Bob Goodlatte, the Republican chairman of the House Judiciary Committee, says he is against creating “a special path to citizenship” for undocumented immigrants. The path he refers to — which many of his Republican House colleagues also oppose — is the one laid out in the immigration reform bill the Senate passed this summer; it would enable the undocumented, after paying some fines and learning English, to get green cards in 10 years and apply for citizenship three years after that.

But by opposing this special path, House Republicans may create a special category of American: legal but permanently non-citizen. Able to work, required to pay taxes but not able to vote. Subject to taxation without representation. In a word, second-class.
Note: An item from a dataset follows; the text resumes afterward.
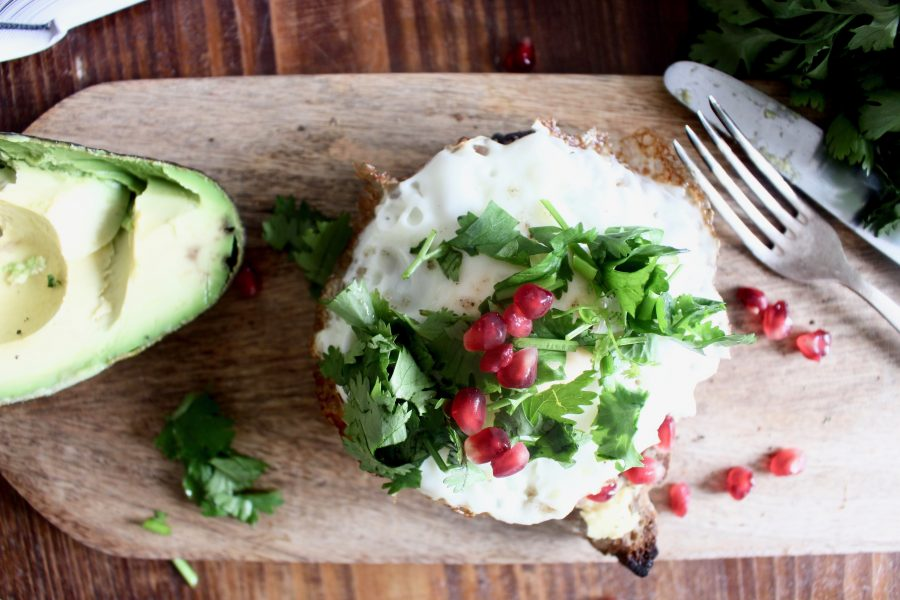 healthy avocado bread with egg pomegranate breakfast toast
While House Republicans have been busily working on shutting down the government and defaulting on the debt, they have not neglected their duty to screw up immigration reform. Just how much they’ll mangle it remains unclear. Some oppose any legalization at all. Some support extending citizenship to the Dreamers — undocumented immigrants brought here as children — but no one else. Goodlatte says he is open to legalizing additional undocumented immigrants, but it’s not clear that he wants a bill that would enable them to become citizens. (This last option was recently endorsed by Tamar Jacoby, who heads a business group, ImmigrationWorks USA, that wants to take employers off the hook for employing undocumented workers but is apparently indifferent to whether those workers can win any political rights and the bargaining power that goes with it.)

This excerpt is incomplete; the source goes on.